#### SELECTED PASSAGE:
++++++++

Connected Hubs of Signal Transduction Pathways
Components of signal transduction pathways have become connected hubs, which bind to specific partners depending on factors such as affinity. One of the hubs is Ras and it is affected by change (no matter the pace and size of the change) which allows information to be carried out. Ras is very complex in recognizing its structure and it makes it difficult to create a model of Ras joining to its effector. By understanding its model, we are to understand the biological what Ras does such as how it specific about binding domains of its effectors.
Sirtuin Regulation of Mitochondria
A sirtuin is a very conserved group of proteins that can increase the life span of simple organisms, and control the metabolic and stress pathways. In mammals there are seven sirtuins of which 3 are located in the mitochondria.
What is a mitochondrion?
Mitochondria are very versatile organelles that function as the primary site of oxidative phosphorylation and plays a role in apoptosis and intracellular signaling. Mitochondria can modify their functions, morphology and cellular proliferation depending on extracellular conditions. The mitochondria have their own set of DNA which is referred to as mtDNA and codes for proteins that are involved in electron transport and ATP synthesis.

++++++++

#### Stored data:
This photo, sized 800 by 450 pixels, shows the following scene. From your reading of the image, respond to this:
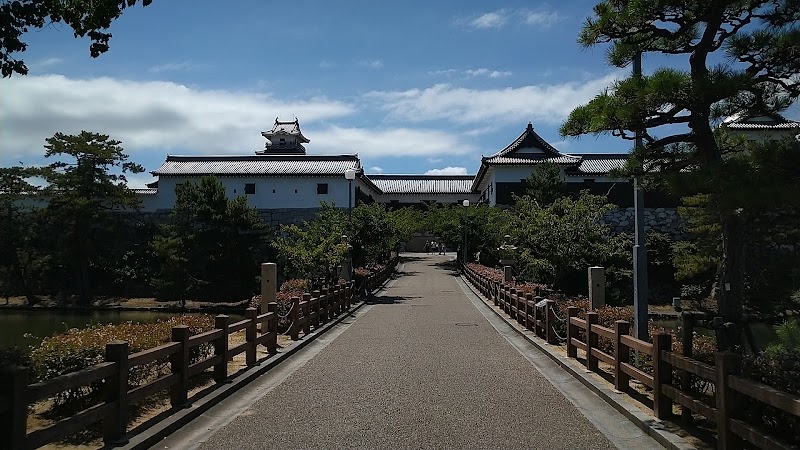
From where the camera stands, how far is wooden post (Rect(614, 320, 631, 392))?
7605 millimetres

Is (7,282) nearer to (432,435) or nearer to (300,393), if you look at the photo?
(300,393)

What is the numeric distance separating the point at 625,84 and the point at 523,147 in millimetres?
35262

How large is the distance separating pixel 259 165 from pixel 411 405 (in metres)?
36.0

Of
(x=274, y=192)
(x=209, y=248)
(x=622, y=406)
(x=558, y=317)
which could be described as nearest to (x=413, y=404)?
(x=622, y=406)

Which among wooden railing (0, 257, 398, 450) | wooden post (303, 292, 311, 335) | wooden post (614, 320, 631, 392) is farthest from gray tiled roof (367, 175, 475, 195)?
wooden post (614, 320, 631, 392)

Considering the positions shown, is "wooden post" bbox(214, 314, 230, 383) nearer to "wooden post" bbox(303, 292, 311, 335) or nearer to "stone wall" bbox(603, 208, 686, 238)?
"wooden post" bbox(303, 292, 311, 335)

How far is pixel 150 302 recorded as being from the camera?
34344 mm

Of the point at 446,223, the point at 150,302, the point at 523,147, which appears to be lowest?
the point at 150,302

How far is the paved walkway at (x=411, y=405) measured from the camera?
5949 mm

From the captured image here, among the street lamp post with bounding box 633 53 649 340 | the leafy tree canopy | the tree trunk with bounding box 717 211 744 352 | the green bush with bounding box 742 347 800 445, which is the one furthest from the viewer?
Result: the leafy tree canopy

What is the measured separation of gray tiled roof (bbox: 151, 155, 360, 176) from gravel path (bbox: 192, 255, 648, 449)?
1111 inches

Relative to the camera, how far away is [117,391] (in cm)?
547

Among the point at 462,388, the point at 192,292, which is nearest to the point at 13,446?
the point at 462,388

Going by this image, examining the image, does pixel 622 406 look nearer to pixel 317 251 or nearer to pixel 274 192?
pixel 317 251
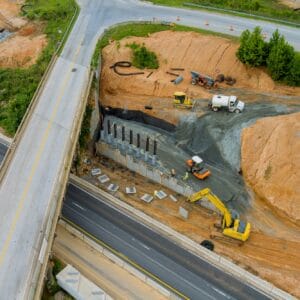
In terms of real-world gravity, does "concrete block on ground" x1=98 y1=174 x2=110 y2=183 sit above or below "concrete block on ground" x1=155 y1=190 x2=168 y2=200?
above

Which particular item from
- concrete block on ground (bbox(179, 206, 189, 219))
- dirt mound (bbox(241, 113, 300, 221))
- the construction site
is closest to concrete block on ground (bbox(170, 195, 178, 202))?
the construction site

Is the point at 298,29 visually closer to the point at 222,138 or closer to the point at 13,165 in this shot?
the point at 222,138

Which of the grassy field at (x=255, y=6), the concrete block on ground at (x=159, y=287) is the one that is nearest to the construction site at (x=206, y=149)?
the concrete block on ground at (x=159, y=287)

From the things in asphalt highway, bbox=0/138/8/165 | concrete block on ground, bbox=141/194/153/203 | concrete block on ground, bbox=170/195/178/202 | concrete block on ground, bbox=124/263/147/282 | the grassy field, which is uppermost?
the grassy field

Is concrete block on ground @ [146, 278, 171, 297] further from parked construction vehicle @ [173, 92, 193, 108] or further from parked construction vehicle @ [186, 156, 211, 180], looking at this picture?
parked construction vehicle @ [173, 92, 193, 108]

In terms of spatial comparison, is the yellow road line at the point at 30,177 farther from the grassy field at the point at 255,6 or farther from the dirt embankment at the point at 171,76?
the grassy field at the point at 255,6

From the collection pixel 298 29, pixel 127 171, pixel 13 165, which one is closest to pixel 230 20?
pixel 298 29

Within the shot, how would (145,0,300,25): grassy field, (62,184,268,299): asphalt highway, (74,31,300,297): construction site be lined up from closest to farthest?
(62,184,268,299): asphalt highway → (74,31,300,297): construction site → (145,0,300,25): grassy field
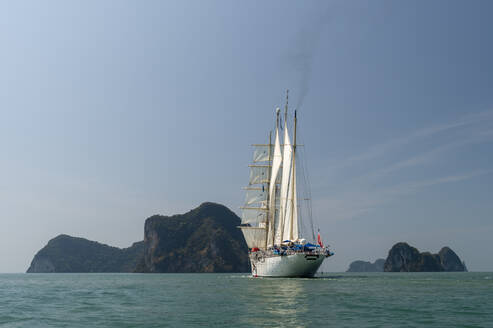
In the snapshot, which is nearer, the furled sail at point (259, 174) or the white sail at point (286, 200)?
the white sail at point (286, 200)

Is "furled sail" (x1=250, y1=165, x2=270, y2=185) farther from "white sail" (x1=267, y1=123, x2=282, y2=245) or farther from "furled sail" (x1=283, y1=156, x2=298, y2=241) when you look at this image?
"furled sail" (x1=283, y1=156, x2=298, y2=241)

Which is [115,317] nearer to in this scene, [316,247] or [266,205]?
[316,247]

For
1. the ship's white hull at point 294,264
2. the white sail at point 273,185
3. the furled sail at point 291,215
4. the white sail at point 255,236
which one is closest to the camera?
the ship's white hull at point 294,264

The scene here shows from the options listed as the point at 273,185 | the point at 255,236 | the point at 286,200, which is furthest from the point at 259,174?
the point at 286,200

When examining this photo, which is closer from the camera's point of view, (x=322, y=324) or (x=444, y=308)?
(x=322, y=324)

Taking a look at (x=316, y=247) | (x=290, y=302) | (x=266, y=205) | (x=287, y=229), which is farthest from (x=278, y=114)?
(x=290, y=302)

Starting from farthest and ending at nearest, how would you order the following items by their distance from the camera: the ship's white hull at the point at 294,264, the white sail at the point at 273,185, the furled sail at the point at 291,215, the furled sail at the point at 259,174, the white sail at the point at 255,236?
the furled sail at the point at 259,174, the white sail at the point at 255,236, the white sail at the point at 273,185, the furled sail at the point at 291,215, the ship's white hull at the point at 294,264

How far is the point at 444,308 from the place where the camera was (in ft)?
124

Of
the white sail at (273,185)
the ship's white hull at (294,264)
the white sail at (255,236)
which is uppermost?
the white sail at (273,185)

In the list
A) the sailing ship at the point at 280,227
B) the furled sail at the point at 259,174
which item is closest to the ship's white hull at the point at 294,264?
the sailing ship at the point at 280,227

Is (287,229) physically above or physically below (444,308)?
above

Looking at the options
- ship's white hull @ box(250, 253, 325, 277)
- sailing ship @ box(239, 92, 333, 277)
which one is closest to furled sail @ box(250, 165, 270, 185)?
sailing ship @ box(239, 92, 333, 277)

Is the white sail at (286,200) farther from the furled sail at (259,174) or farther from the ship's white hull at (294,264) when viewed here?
the furled sail at (259,174)

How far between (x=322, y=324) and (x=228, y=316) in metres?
7.35
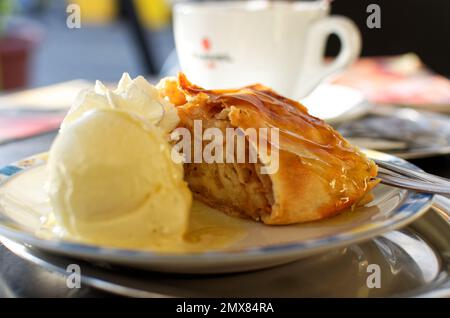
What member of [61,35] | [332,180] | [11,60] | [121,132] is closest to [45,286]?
[121,132]

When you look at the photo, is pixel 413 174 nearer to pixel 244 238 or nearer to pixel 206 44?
pixel 244 238

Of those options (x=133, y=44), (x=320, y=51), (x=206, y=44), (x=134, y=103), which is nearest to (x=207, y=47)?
(x=206, y=44)

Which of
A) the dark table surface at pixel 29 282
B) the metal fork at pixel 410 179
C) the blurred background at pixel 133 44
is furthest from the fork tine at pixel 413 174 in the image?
the blurred background at pixel 133 44

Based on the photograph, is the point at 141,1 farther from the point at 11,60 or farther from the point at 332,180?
the point at 332,180

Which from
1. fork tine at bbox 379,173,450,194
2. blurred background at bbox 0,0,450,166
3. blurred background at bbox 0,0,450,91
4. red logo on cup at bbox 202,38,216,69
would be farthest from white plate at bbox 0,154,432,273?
blurred background at bbox 0,0,450,91

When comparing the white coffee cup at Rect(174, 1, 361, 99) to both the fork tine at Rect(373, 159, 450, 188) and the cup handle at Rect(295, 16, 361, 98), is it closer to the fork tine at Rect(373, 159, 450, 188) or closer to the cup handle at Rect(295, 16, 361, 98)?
the cup handle at Rect(295, 16, 361, 98)

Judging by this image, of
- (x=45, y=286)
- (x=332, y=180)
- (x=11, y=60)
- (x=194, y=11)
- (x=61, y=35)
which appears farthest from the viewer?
(x=61, y=35)
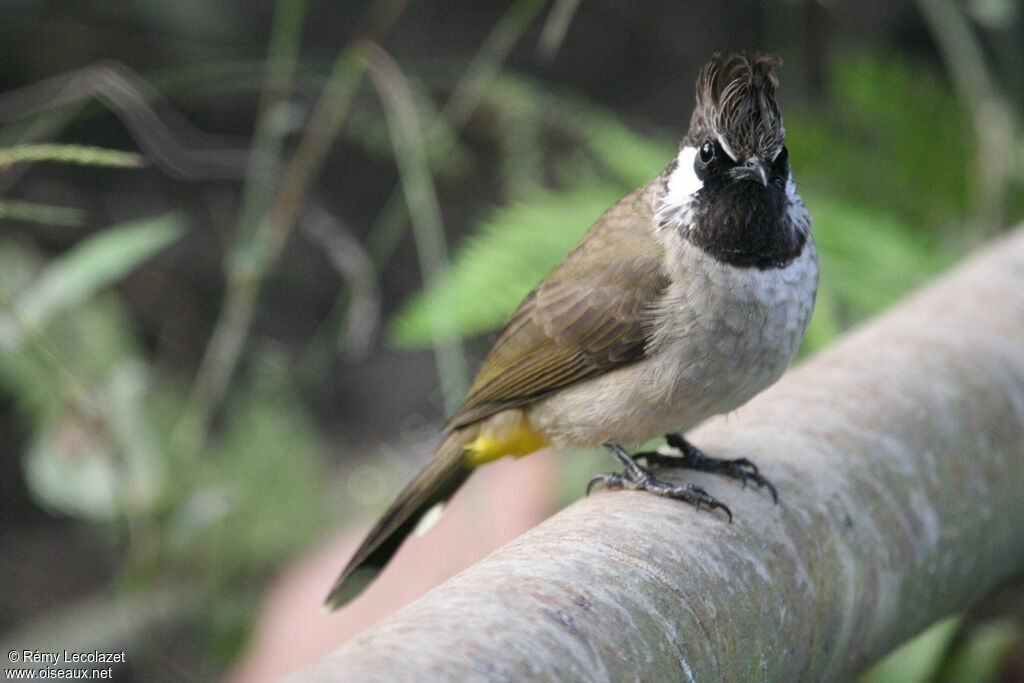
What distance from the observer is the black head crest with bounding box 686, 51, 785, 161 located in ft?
6.33

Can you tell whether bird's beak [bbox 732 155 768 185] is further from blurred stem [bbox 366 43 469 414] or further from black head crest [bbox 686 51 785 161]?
blurred stem [bbox 366 43 469 414]

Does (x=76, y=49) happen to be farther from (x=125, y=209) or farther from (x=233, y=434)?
(x=233, y=434)

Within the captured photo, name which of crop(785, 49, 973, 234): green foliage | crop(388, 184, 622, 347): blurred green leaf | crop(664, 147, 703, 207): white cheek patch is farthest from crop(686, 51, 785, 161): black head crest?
crop(785, 49, 973, 234): green foliage

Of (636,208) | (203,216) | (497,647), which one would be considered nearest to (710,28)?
(203,216)

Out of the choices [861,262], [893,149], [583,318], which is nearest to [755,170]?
[583,318]

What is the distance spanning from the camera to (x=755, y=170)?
2004 millimetres

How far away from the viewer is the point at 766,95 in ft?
6.36

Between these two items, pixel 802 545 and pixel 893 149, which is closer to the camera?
pixel 802 545

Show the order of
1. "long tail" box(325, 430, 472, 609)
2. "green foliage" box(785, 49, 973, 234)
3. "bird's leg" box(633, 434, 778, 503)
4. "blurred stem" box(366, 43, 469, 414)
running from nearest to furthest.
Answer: "bird's leg" box(633, 434, 778, 503) < "long tail" box(325, 430, 472, 609) < "blurred stem" box(366, 43, 469, 414) < "green foliage" box(785, 49, 973, 234)

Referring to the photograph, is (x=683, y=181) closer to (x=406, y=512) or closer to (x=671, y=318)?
(x=671, y=318)

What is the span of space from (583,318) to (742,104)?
54 centimetres

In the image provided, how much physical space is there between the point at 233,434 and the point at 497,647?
3.40 m

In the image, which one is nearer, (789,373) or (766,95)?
(766,95)

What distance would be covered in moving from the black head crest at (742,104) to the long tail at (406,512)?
0.82 m
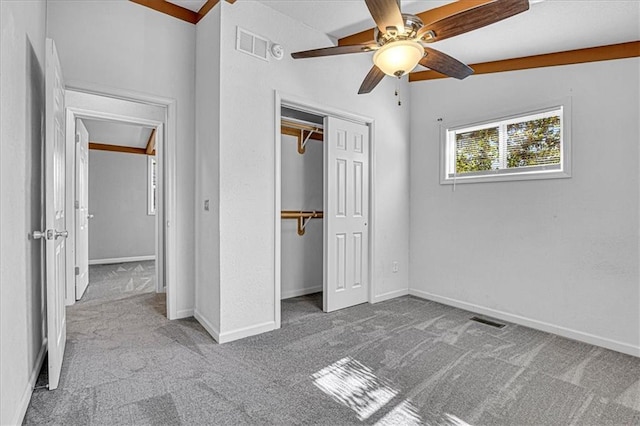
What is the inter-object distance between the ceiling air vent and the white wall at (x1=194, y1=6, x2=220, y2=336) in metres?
0.18

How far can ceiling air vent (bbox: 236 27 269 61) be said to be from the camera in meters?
2.79

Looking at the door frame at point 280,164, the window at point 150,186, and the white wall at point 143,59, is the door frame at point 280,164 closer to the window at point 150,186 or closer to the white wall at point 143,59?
the white wall at point 143,59

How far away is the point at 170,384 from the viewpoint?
207 cm

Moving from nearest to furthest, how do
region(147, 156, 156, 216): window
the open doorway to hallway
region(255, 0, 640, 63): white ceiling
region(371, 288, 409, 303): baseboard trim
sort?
1. region(255, 0, 640, 63): white ceiling
2. region(371, 288, 409, 303): baseboard trim
3. the open doorway to hallway
4. region(147, 156, 156, 216): window

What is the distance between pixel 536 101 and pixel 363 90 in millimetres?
1685

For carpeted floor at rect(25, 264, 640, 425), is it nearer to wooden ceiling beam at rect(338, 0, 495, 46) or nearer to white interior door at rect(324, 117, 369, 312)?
white interior door at rect(324, 117, 369, 312)

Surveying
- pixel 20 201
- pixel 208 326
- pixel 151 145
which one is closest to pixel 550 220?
pixel 208 326

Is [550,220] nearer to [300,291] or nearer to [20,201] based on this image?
[300,291]

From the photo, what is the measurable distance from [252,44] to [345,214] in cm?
186

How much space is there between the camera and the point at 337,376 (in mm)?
2201

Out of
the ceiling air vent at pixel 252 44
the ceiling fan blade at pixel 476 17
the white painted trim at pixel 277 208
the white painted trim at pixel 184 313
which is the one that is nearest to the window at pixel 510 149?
the ceiling fan blade at pixel 476 17

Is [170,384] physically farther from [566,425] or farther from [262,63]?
[262,63]

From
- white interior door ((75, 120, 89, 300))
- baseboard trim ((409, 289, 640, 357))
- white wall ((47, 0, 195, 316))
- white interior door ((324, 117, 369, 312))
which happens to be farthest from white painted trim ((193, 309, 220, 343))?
baseboard trim ((409, 289, 640, 357))

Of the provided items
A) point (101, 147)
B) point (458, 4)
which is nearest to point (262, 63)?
point (458, 4)
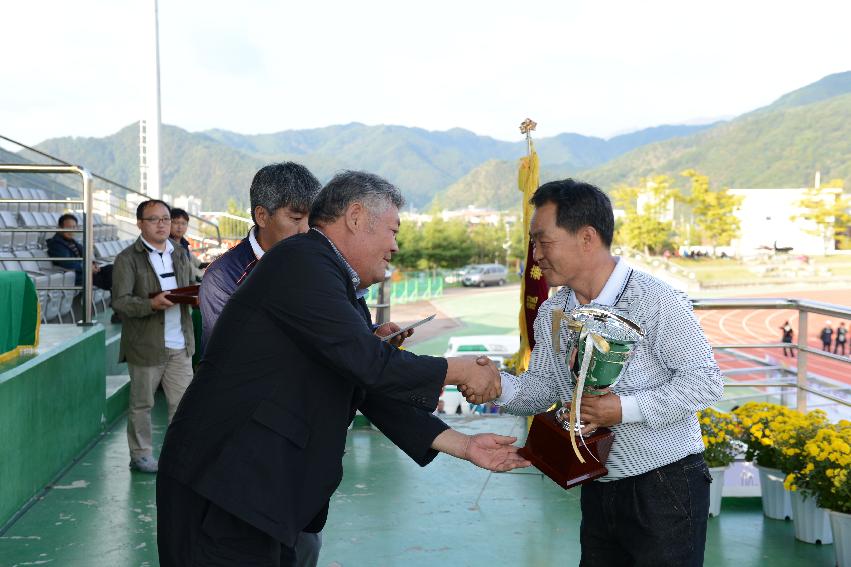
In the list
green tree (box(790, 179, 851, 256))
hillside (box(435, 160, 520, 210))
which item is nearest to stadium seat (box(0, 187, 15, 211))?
green tree (box(790, 179, 851, 256))

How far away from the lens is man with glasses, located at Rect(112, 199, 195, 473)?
5.08 meters

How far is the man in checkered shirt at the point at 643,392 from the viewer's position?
2.06m

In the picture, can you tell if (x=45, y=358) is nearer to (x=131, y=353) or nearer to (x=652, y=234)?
(x=131, y=353)

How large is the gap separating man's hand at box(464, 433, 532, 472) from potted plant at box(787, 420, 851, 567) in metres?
2.07

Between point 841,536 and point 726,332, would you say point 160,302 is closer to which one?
point 841,536

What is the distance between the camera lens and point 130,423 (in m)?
5.20

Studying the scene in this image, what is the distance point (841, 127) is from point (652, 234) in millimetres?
107843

++++++++

#### TASKS TO CARRY OUT:
a) Please answer these questions using the biology passage above.
(i) Which component does the biology passage name as one of the connected hubs?
(ii) How many sirtuins are there in mammals, and how many of them are located in the mitochondria?
(iii) What is the mitochondria's own set of DNA referred to as?
b) Resume the biology passage after its final sentence.

#### ANSWERS TO EACH TASK:
a)
(i) Ras
(ii) Seven sirtuins; three are located in the mitochondria.
(iii) mtDNA

b)
Sirtuins and the mitochondria
Sir 2 or Silent information regulator and its orthologs SIRTS 1-7 are called sirtuins. The seven in mammals have been conserved in the sirtuin domain in DNA. The sirtuins are used as regulatory proteins in the mitochondria that bind to NAD+ which is a co-factor in the for the proteins the sirtuins are bound to. The activity level of sirtuins is directly related to the increase in levels of NAD+
Sirtuins and apoptosis
“Apoptosis is the cellular process of programmed cell death. Mitochondria play an important role in apoptosis by the activation of mitochondrial outer membrane permeabilization, which represents the irrevocable point of no return in committing a cell to death (article).” There is no clear line on how sirtuins controls apoptosis but it can seen that when a cell does not have SIRT 3 then there is less likely that the cell will be stress induced apoptosis, showing that sirtuins are important to apoptosis.